§ **Material for the task**:
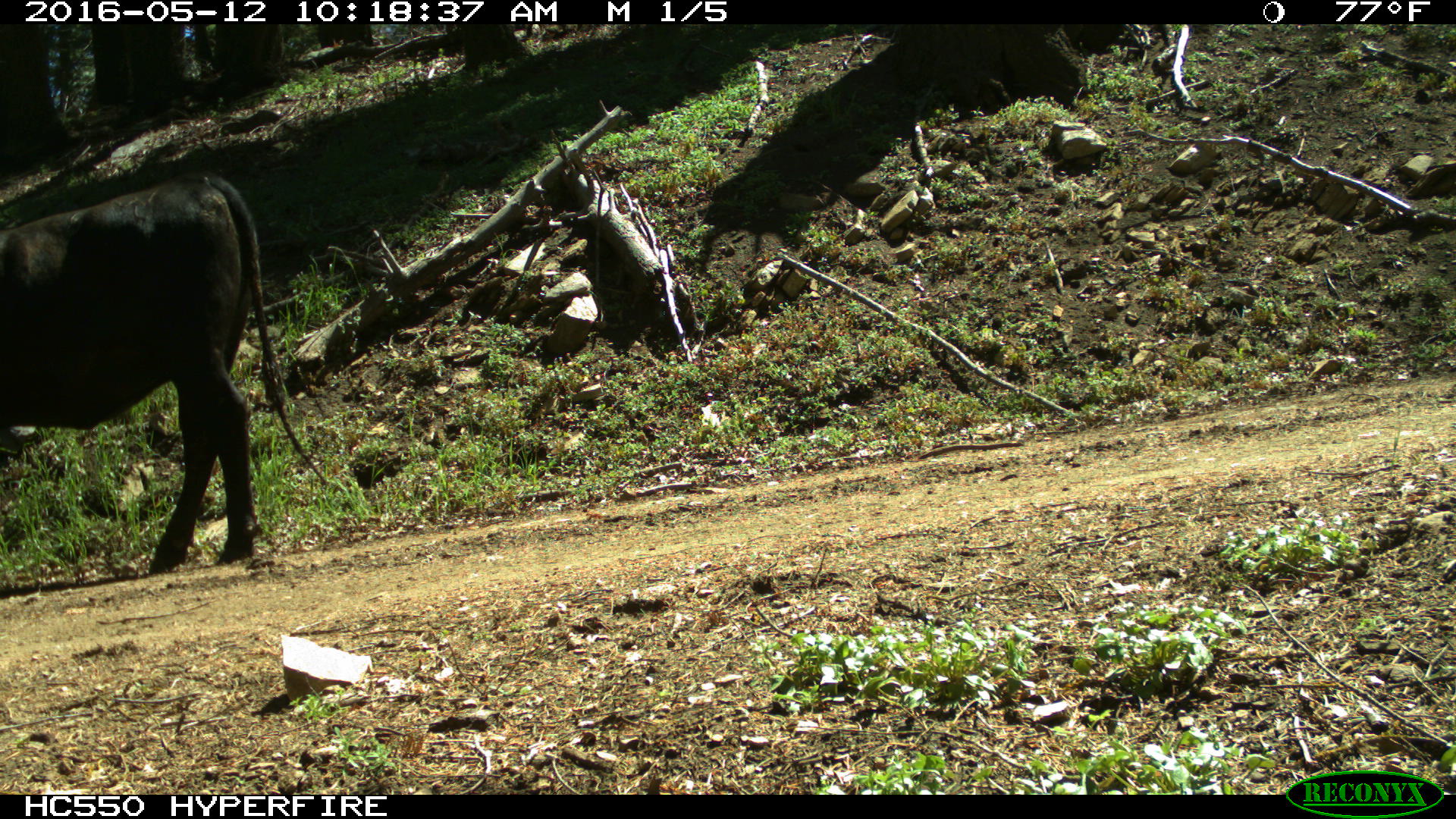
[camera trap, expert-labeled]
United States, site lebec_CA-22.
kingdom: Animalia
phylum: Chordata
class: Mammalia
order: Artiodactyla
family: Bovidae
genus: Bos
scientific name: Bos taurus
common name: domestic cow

§ **Work instruction**: Without the pictures, reproduce every record exactly as it appears above.

§ **Answer area**:
[camera trap, expert-labeled]
United States, site lebec_CA-22.
kingdom: Animalia
phylum: Chordata
class: Mammalia
order: Artiodactyla
family: Bovidae
genus: Bos
scientific name: Bos taurus
common name: domestic cow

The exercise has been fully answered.